Tuesday, January 22, 2008

The Art of Buckley (remastered)

The following blog was stolen direct from my Myspace blog of the same name. I think it's much more at home here, though.


Sometimes you experience moments in life that are remarkable in their own context, and should only ever be remembered that way. You are about to fall asleep, cozy in your bed, and it begins to rain. The rain on your rooftop keeps you awake just long enough to let you consciously realize just how perfectly content you are right that second... then it lulls you to sleep. This is one example of the kind of moment I hope we've all had - if it's just me, then I finally have cause to feel sorry for all you suckers.

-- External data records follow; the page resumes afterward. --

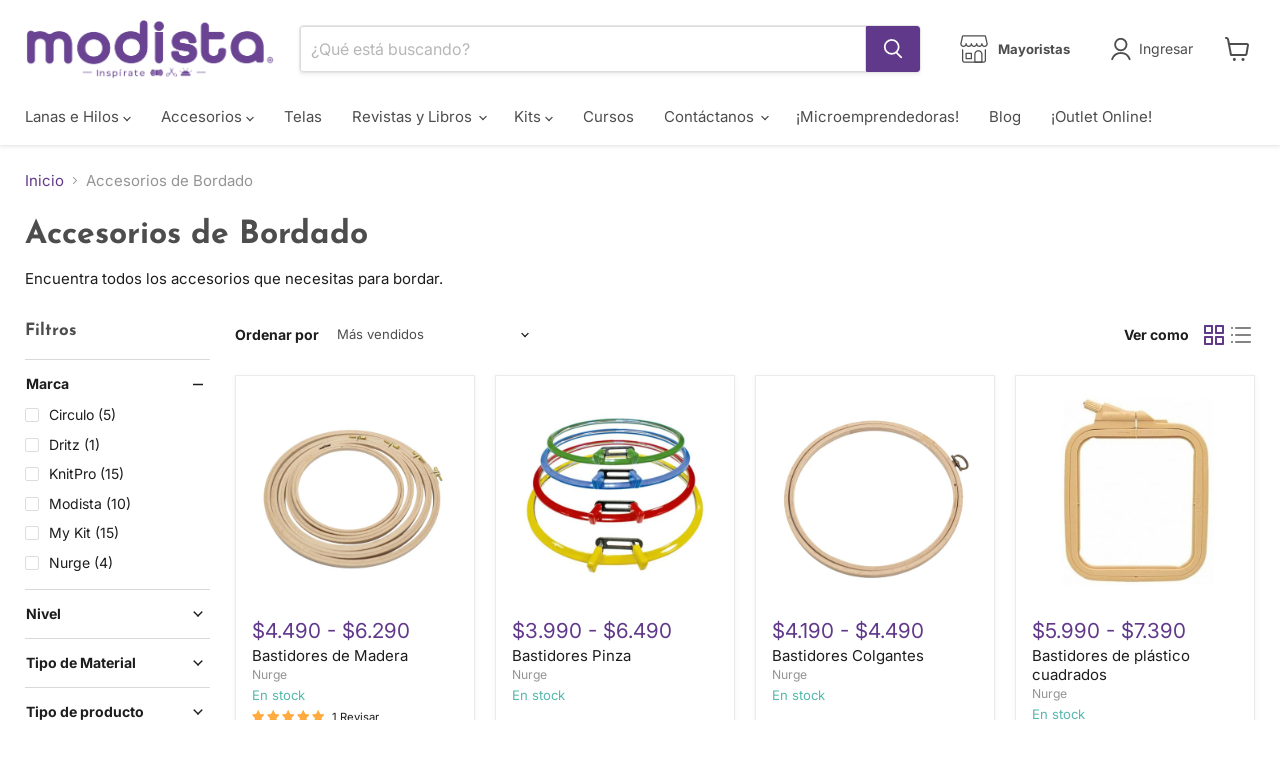

--- FILE ---
content_type: text/css
request_url: https://www.modista.cl/cdn/shop/t/107/assets/forma-dev.css?v=54935618032415268541758601222
body_size: -11
content:
.htusb-ui-coll-sticker{width:auto!important;display:block!important;position:absolute;top:0;right:0}.product-gallery--navigation{width:auto!important;max-width:fit-content!important}.gallery-navigation--scroller{overflow-x:auto!important}.site-footer-wrapper .site-footer-block-item.site-footer-block-menu.has-accordion:last-child ul.navmenu.navmenu-depth-1{display:none}.site-footer-wrapper .site-footer-block-item.site-footer-block-menu.has-accordion:last-child .site-footer-block-title{display:none}.site-footer-wrapper{padding-bottom:0!important}.site-footer-imagen-cuotas-container{height:100%;display:flex;align-items:center;justify-content:center}.site-footer-item--information{background-color:#61398a;color:#fff;padding:22px 30px 16px}.site-footer-item--information p{color:#fff}.site-footer-block-social-accounts{display:flex;flex-wrap:wrap}.site-footer-block-item{border:none!important}.site-footer-block-item .image_cuotas{width:100%;height:auto}.site-footer__row--first{display:none}.site-footer-block-rich-text strong,.site-footer-block-title{color:#61398a}.site-footer-item--information .navmenu .navmenu-item .navmenu-link{font-weight:700}.site-footer-item--information .navmenu .navmenu-item .navmenu-link:hover{color:#ccc}.site-footer-item--information .navmenu .navmenu-item:not(:last-child){border-right:#fff 2px solid;padding:0 20px;margin:0}.site-footer-item--information .navmenu .navmenu-item:last-child{padding-left:20px}@media screen and (max-width: 1024px){.site-footer-wrapper .site-footer-block-item.site-footer-block-menu.has-accordion:last-child .site-footer-block-content:after{display:block;margin:15px 0}}@media screen and (min-width: 1024px){.site-footer-wrapper .site-footer__row>:nth-child(1){flex:1 1 25%}.site-footer-wrapper{padding-top:0}}@media screen and (max-width: 720px){.site-footer-navigation .navmenu{display:flex;flex-direction:column}.site-footer-item--information .navmenu .navmenu-item:not(:last-child){border-right:none;border-bottom:#fff 2px solid;padding:15px 0}.site-footer-item--information .navmenu .navmenu-item:last-child{padding:15px 0}.site-footer-block-social-accounts{display:block}}@media screen and (min-width: 720px){.product--outer{display:grid;grid-template-columns:1fr 1fr;grid-template-areas:"gallery main" "desc main";gap:20px}.product-gallery{grid-area:gallery;width:100%}.product-desc{grid-area:desc;width:100%!important}.product-main{grid-area:main;width:100%}}
/*# sourceMappingURL=/cdn/shop/t/107/assets/forma-dev.css.map?v=54935618032415268541758601222 */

The late, great Mr. Jeff Buckley (God bless his soul) and his music exist wholly in these moments, as I discovered on the tram this morning. My magic music machine chanced upon the devastatingly sexy Everybody Here Wants You, a take from the tragically unfinished Sketches for "My Sweetheart The Drunk" with which Jeff was for some reason unhappy, and although I had heard the song dozens of times before, something about this time was very different. The second that beat kicked off, it was obvious. I was just now, in this moment, hearing what Jeff never felt he could create - the imperfectly perfect rendering of the passion of his soul.

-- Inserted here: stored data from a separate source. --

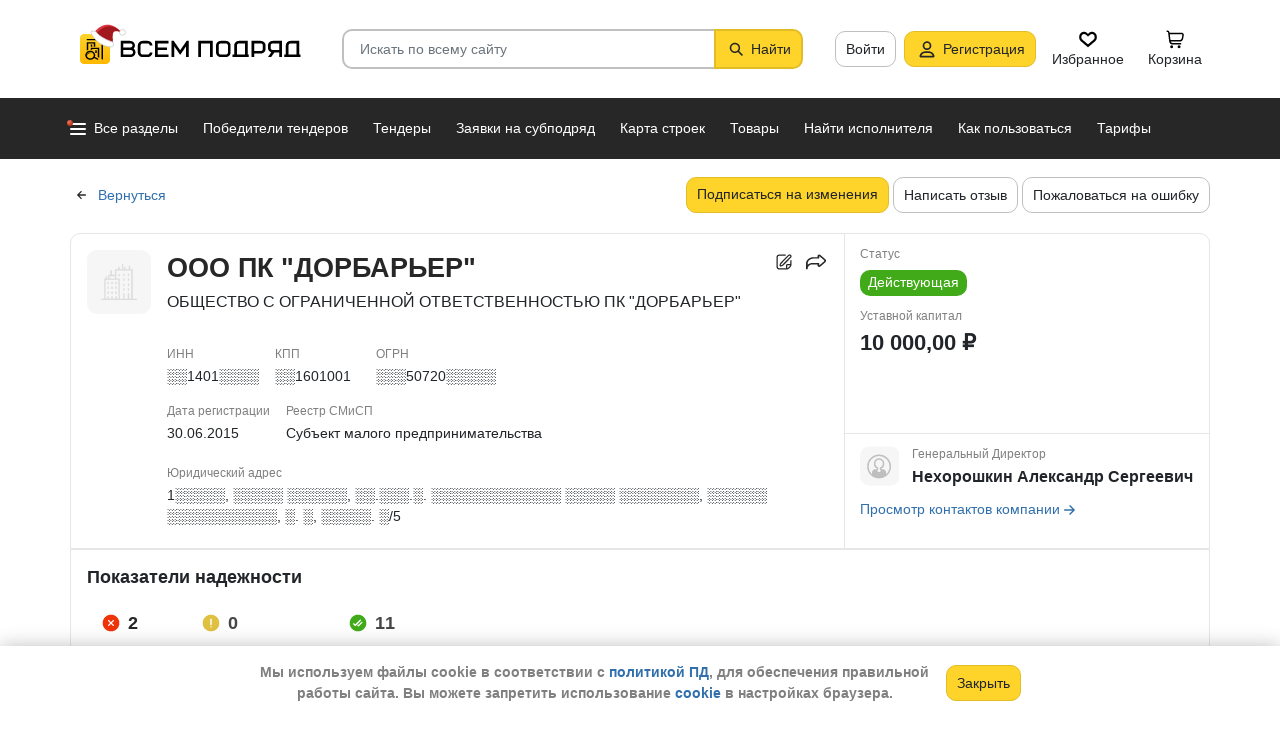

--- FILE ---
content_type: image/svg+xml
request_url: https://vsem-podryad.ru/bundle/176918044/images/social-networks/google-play.svg
body_size: 2632
content:
<svg width="136" height="40" viewBox="0 0 136 40" fill="none" xmlns="http://www.w3.org/2000/svg"><g clip-path="url(#clip0)"><path d="M130.802 40H5.031C2.265 40 0 37.749 0 35V5c0-2.749 2.265-5 5.03-5h125.772c2.766 0 5.031 2.251 5.031 5v30c0 2.749-2.265 5-5.031 5z" fill="#000"/><path d="M130.802.801c2.33 0 4.225 1.884 4.225 4.199v30c0 2.315-1.895 4.199-4.225 4.199H5.031C2.7 39.199.806 37.315.806 35V5C.806 2.685 2.702.801 5.031.801h125.771zm0-.801H5.031C2.265 0 0 2.251 0 5v30c0 2.749 2.265 5 5.03 5h125.772c2.766 0 5.031-2.251 5.031-5V5c0-2.749-2.265-5-5.031-5z" fill="#A6A6A6"/><path fill-rule="evenodd" clip-rule="evenodd" d="M47.392 7.036h-4.138v2.973c0 .994-.258 1.699-.68 2.086h-.636V14.3h1.024v-1.25h4.099v1.248h.954v-2.204h-.623V7.036zm-3.184 2.973V7.992h2.091v4.103h-2.531c.331-.562.44-1.28.44-2.086zm7.26-3.193c-.939 0-1.664.363-2.239.94l-.005.005c-.574.647-.864 1.37-.864 2.236 0 .86.287 1.658.869 2.241.648.648 1.373.94 2.239.94.938 0 1.663-.364 2.238-.94l.005-.005c.574-.647.864-1.37.864-2.236 0-.861-.287-1.659-.869-2.241-.647-.649-1.373-.94-2.238-.94zm-2.015 3.18c0-.662.197-1.18.58-1.566.464-.397.918-.59 1.504-.59.593 0 1.111.198 1.5.586.386.387.584.906.584 1.57s-.197 1.181-.581 1.568c-.464.396-.918.589-1.503.589-.593 0-1.112-.197-1.5-.586-.386-.386-.584-.905-.584-1.57zm8.741-3.027c-.86 0-1.656.287-2.239.87-.581.582-.868 1.38-.868 2.24 0 .862.286 1.66.868 2.242.583.583 1.38.87 2.239.87h.07c.497 0 .934-.071 1.373-.29l.005-.003.011-.007c.342-.205.705-.424.997-.789l.073-.091-.666-.668-.093.106c-.46.526-1.047.787-1.7.787-.594 0-1.113-.197-1.5-.586-.387-.386-.585-.905-.585-1.57s.198-1.184.585-1.57c.387-.389.906-.586 1.5-.586.647 0 1.097.256 1.492.717l.092.107.672-.673-.082-.092c-.577-.65-1.304-1.014-2.244-1.014zm7.05.067h-4.277v.956h1.662v5.059h.954v-5.06h1.661v-.955zm1.403 0h-1.189l1.998 4.43-.183.428c-.055.107-.162.22-.235.293-.101.045-.205.047-.339.047-.101 0-.21-.052-.356-.125l-.14-.07-.289.965.12.04.111.04c.15.053.296.106.485.106.619 0 1.144-.39 1.436-1.12l2.29-5.034H69.31l-1.3 3.124-1.364-3.124zm8.708 0h-4.484v6.015h1.023v-5.06h2.438v5.06h1.023V7.036zm1.996 0h-.954v6.015h.954v-2.564h2.645v2.564h1.023V7.036h-1.023v2.495h-2.645V7.036zm7.426-.22c-.939 0-1.663.363-2.239.94l-.005.005c-.574.647-.864 1.37-.864 2.236 0 .86.287 1.658.87 2.241.647.648 1.372.94 2.238.94.938 0 1.663-.364 2.238-.94l.006-.005c.574-.647.863-1.37.863-2.236 0-.861-.287-1.659-.869-2.241-.647-.649-1.373-.94-2.238-.94zm-2.015 3.18c0-.662.197-1.18.581-1.566.463-.397.918-.59 1.503-.59.593 0 1.112.198 1.5.586.386.387.584.906.584 1.57s-.197 1.181-.581 1.568c-.463.396-.918.589-1.503.589-.593 0-1.112-.197-1.5-.586-.386-.386-.584-.905-.584-1.57zM92.87 7.105h-2.208v5.946h2.277c.513 0 .964-.149 1.339-.524.36-.36.592-.739.592-1.271 0-.363-.073-.681-.316-.925l-.01-.01c-.144-.145-.304-.305-.499-.412.142-.104.282-.224.387-.382a1.3 1.3 0 00.23-.766c0-.443-.148-.902-.534-1.211a1.875 1.875 0 00-1.258-.445zM91.686 9.53V7.99h1.253c.254 0 .41.062.514.219l.007.01.01.01c.183.184.238.358.238.531a.58.58 0 01-.073.253 2.806 2.806 0 01-.175.287.773.773 0 01-.265.178.887.887 0 01-.325.052h-1.184zm.069 2.564v-1.54h1.322c.128 0 .232.016.325.052a.782.782 0 01.275.187l.01.01.01.007c.153.102.218.323.218.514 0 .173-.055.348-.238.531a.782.782 0 01-.275.187.888.888 0 01-.325.052h-1.322z" fill="#fff"/><path d="M68.563 21.833c-2.364 0-4.294 1.78-4.294 4.235 0 2.436 1.93 4.234 4.293 4.234 2.368 0 4.299-1.798 4.299-4.234 0-2.455-1.93-4.235-4.299-4.235zm0 6.801c-1.297 0-2.413-1.059-2.413-2.566 0-1.527 1.116-2.567 2.412-2.567 1.297 0 2.418 1.04 2.418 2.567 0 1.507-1.12 2.566-2.418 2.566zm-9.368-6.8c-2.368 0-4.294 1.779-4.294 4.234 0 2.436 1.926 4.234 4.294 4.234 2.367 0 4.293-1.798 4.293-4.234 0-2.455-1.926-4.235-4.293-4.235zm0 6.8c-1.298 0-2.417-1.059-2.417-2.566 0-1.527 1.119-2.567 2.417-2.567 1.296 0 2.412 1.04 2.412 2.567 0 1.507-1.116 2.566-2.412 2.566zm-11.148-5.503v1.8h4.343c-.127 1.005-.467 1.744-.987 2.26-.634.622-1.621 1.313-3.356 1.313-2.672 0-4.765-2.135-4.765-4.78 0-2.644 2.093-4.778 4.765-4.778 1.445 0 2.497.559 3.273 1.283l1.281-1.268c-1.085-1.026-2.529-1.813-4.554-1.813-3.664 0-6.744 2.95-6.744 6.577 0 3.626 3.08 6.577 6.744 6.577 1.981 0 3.469-.642 4.638-1.847 1.199-1.186 1.572-2.853 1.572-4.2 0-.418-.035-.803-.098-1.124h-6.112zm45.583 1.395c-.353-.947-1.444-2.693-3.665-2.693-2.2 0-4.033 1.716-4.033 4.235 0 2.372 1.814 4.234 4.245 4.234 1.965 0 3.1-1.186 3.566-1.877l-1.459-.962c-.486.705-1.149 1.171-2.107 1.171-.952 0-1.635-.432-2.073-1.283l5.724-2.343-.198-.482zm-5.835 1.41c-.05-1.633 1.281-2.469 2.235-2.469.747 0 1.38.37 1.592.899l-3.827 1.57zm-4.652 4.108h1.881V17.6h-1.881v12.445zm-3.081-7.268h-.063c-.422-.495-1.229-.943-2.25-.943-2.143 0-4.102 1.862-4.102 4.249 0 2.373 1.96 4.22 4.102 4.22 1.021 0 1.828-.452 2.25-.962h.063v.607c0 1.62-.874 2.49-2.284 2.49-1.15 0-1.862-.822-2.157-1.513l-1.636.676c.472 1.122 1.72 2.504 3.793 2.504 2.206 0 4.067-1.285 4.067-4.41v-7.603h-1.783v.685zm-2.152 5.858c-1.296 0-2.382-1.074-2.382-2.552 0-1.492 1.086-2.581 2.382-2.581 1.278 0 2.285 1.089 2.285 2.58 0 1.48-1.007 2.553-2.285 2.553zM102.438 17.6h-4.5v12.445h1.877V25.33h2.623c2.084 0 4.128-1.492 4.128-3.866 0-2.371-2.049-3.864-4.128-3.864zm.049 5.999h-2.672V19.33h2.672a2.17 2.17 0 012.201 2.133c0 .963-.8 2.134-2.201 2.134zm11.599-1.788c-1.356 0-2.765.592-3.345 1.905l1.665.69c.358-.69 1.017-.914 1.714-.914.973 0 1.961.579 1.976 1.6v.13c-.34-.193-1.067-.48-1.961-.48-1.793 0-3.621.976-3.621 2.8 0 1.667 1.469 2.741 3.121 2.741 1.262 0 1.959-.564 2.396-1.22h.065v.962h1.812V25.25c0-2.206-1.665-3.44-3.822-3.44zm-.226 6.82c-.614 0-1.469-.302-1.469-1.055 0-.963 1.066-1.333 1.989-1.333.826 0 1.214.18 1.716.418a2.27 2.27 0 01-2.236 1.97zm10.65-6.548l-2.157 5.395h-.064l-2.229-5.395h-2.024l3.35 7.54-1.911 4.194h1.96l5.163-11.734h-2.088zm-16.913 7.962h1.881V17.6h-1.881v12.445z" fill="#fff"/><path d="M10.512 7.682c-.296.307-.467.783-.467 1.4V31.1c0 .617.171 1.094.467 1.4l.073.067 12.468-12.333v-.291L10.585 7.61l-.073.072z" fill="url(#paint0_linear)"/><path d="M27.204 24.347l-4.151-4.113v-.291l4.156-4.113.093.053 4.923 2.772c1.404.786 1.404 2.08 0 2.872l-4.923 2.766-.098.054z" fill="url(#paint1_linear)"/><path d="M27.301 24.293l-4.25-4.205L10.512 32.5c.467.486 1.228.544 2.093.059L27.3 24.293" fill="url(#paint2_linear)"/><path d="M27.302 15.883L12.605 7.62c-.865-.48-1.626-.422-2.093.063l12.54 12.406 4.25-4.205z" fill="url(#paint3_linear)"/></g><defs><linearGradient id="paint0_linear" x1="21.946" y1="31.329" x2="5.238" y2="14.446" gradientUnits="userSpaceOnUse"><stop stop-color="#00A0FF"/><stop offset=".007" stop-color="#00A1FF"/><stop offset=".26" stop-color="#00BEFF"/><stop offset=".512" stop-color="#00D2FF"/><stop offset=".76" stop-color="#00DFFF"/><stop offset="1" stop-color="#00E3FF"/></linearGradient><linearGradient id="paint1_linear" x1="34.054" y1="20.087" x2="9.71" y2="20.087" gradientUnits="userSpaceOnUse"><stop stop-color="#FFE000"/><stop offset=".409" stop-color="#FFBD00"/><stop offset=".775" stop-color="orange"/><stop offset="1" stop-color="#FF9C00"/></linearGradient><linearGradient id="paint2_linear" x1="24.991" y1="17.802" x2="2.334" y2="-5.093" gradientUnits="userSpaceOnUse"><stop stop-color="#FF3A44"/><stop offset="1" stop-color="#C31162"/></linearGradient><linearGradient id="paint3_linear" x1="7.355" y1="39.825" x2="17.473" y2="29.601" gradientUnits="userSpaceOnUse"><stop stop-color="#32A071"/><stop offset=".069" stop-color="#2DA771"/><stop offset=".476" stop-color="#15CF74"/><stop offset=".801" stop-color="#06E775"/><stop offset="1" stop-color="#00F076"/></linearGradient><clipPath id="clip0"><path fill="#fff" d="M0 0h135.833v40H0z"/></clipPath></defs></svg>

In light of this, it becomes obvious what is magical about Buckley. What from most people comes from training and practice, thoughts and feelings and impulses and putting pen to paper and fingers to frets comes from somewhere else in this particular man. Those things all help him along the way, but what he makes, his art, is spilling from a place untouched by anything human or conscious or tangible. I think this is probably why he suffered from mental illness, alcoholism and died so heartbreakingly young - because something about his construct as a being didn't care for his welfare or life, only for his art. Buckley didn't make music; music made him.

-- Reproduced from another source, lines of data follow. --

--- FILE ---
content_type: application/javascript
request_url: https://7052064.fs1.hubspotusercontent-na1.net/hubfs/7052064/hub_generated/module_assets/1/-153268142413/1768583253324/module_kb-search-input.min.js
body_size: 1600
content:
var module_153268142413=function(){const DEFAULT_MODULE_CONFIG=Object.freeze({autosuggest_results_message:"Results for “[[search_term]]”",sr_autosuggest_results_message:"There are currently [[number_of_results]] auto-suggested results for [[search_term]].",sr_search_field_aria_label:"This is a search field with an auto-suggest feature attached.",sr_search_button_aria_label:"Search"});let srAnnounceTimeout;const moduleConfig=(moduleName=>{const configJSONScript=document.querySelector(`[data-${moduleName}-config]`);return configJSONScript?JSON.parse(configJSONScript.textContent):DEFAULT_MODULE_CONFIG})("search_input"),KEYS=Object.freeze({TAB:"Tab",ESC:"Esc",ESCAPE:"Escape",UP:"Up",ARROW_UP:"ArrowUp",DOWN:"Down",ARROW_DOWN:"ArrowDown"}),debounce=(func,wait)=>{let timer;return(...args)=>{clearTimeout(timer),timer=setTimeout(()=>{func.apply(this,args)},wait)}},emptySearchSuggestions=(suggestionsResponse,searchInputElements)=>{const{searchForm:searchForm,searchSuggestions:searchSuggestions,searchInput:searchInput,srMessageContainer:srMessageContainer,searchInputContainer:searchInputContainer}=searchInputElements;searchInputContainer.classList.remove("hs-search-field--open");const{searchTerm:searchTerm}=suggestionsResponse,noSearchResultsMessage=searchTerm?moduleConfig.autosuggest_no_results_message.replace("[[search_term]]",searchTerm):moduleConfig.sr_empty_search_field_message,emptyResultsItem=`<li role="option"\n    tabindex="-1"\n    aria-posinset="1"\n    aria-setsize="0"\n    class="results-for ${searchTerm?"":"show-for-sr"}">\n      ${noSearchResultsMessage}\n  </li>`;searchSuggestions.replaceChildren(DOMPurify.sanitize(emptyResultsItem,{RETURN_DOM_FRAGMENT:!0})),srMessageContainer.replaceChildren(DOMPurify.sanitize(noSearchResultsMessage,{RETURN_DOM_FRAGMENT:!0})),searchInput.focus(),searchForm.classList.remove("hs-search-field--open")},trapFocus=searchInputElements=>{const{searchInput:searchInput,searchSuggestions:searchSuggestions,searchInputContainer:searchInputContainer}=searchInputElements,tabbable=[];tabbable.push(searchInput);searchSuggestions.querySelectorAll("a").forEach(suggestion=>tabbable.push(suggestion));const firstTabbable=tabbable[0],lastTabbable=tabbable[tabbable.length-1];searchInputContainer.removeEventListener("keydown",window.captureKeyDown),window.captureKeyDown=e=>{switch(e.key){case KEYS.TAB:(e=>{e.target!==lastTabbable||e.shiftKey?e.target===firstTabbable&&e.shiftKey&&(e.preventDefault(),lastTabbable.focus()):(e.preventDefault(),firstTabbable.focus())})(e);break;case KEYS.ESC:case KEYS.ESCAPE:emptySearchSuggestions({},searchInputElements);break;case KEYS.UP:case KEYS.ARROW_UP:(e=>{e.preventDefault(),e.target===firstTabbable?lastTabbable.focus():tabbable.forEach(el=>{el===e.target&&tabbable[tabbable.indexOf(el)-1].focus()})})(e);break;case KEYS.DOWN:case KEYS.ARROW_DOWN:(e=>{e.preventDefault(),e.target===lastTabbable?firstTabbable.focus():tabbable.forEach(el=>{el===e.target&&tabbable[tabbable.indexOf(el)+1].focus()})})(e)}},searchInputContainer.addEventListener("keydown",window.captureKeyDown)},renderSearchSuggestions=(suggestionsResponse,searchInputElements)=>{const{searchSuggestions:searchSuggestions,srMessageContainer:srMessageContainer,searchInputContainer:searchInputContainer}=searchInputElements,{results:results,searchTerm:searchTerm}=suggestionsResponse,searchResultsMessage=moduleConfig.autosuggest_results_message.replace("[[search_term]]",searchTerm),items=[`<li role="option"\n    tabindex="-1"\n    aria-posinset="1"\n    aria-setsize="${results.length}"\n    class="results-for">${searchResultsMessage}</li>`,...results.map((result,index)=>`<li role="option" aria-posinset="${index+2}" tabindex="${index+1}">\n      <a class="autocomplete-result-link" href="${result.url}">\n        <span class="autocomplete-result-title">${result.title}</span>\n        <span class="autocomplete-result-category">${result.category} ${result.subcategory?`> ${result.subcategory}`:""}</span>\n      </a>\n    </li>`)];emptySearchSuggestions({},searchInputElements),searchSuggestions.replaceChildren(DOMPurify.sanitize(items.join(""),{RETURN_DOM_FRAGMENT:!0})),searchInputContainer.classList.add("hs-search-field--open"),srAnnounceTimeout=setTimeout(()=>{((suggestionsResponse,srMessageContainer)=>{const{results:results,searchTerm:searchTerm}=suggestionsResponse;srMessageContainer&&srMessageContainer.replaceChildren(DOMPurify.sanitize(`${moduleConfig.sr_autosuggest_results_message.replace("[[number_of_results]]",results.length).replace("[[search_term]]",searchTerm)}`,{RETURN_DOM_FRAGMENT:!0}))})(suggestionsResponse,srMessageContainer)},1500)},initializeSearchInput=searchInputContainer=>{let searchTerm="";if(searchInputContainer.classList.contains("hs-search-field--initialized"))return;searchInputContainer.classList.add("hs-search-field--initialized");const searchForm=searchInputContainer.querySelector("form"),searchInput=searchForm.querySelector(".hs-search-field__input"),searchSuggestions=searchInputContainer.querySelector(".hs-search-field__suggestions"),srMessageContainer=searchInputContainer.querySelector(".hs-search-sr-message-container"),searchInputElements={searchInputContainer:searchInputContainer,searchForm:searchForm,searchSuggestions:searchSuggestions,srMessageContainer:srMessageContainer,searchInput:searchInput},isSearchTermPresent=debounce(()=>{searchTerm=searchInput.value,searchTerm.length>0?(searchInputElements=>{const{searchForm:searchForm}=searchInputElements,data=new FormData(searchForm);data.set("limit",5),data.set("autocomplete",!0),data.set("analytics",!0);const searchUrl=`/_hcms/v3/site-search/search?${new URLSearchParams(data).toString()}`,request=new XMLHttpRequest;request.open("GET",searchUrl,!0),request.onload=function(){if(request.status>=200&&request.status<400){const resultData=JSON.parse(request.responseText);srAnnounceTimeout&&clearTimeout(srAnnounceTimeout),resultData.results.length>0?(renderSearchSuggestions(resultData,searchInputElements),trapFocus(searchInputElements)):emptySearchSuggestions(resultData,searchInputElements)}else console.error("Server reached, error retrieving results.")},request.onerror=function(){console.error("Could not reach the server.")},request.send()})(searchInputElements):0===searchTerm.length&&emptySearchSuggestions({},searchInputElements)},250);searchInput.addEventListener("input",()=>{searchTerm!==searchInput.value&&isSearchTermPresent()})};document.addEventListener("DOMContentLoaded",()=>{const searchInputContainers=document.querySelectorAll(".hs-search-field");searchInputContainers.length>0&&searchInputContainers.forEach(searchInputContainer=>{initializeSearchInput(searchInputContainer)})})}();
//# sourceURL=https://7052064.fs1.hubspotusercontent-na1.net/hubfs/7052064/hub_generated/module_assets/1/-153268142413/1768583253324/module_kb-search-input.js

I focus on him because he most recently and fervently took my breath and faith away, but he has not been the only of his kind. Beethoven, Coltrane, Hendrix have all shared very similar traits, ones which I might call spiritual if I believed in such things. Even Mayer, whose brilliance I couldn't overemphasize short of committing suicide out of an inability to coexist alongside it, simply doesn't have what Buckley had. He's built his brilliance, where Buckley had to build himself to express it.

Has anyone ever wondered why Buckley's lover never came over? I often do, when being around such a man must surely have been remarkable, if only on an appreciative level. I'm selfishly glad she didn't; without her absence, the world wouldn't have Buckley's masterpiece to bathe in. But she couldn't have known this, so what's more likely is she knew she was dealing with something that was more than a person, or even a genius, or even a messenger... and she was just too afraid within herself to brave the eternal and touch the face of God.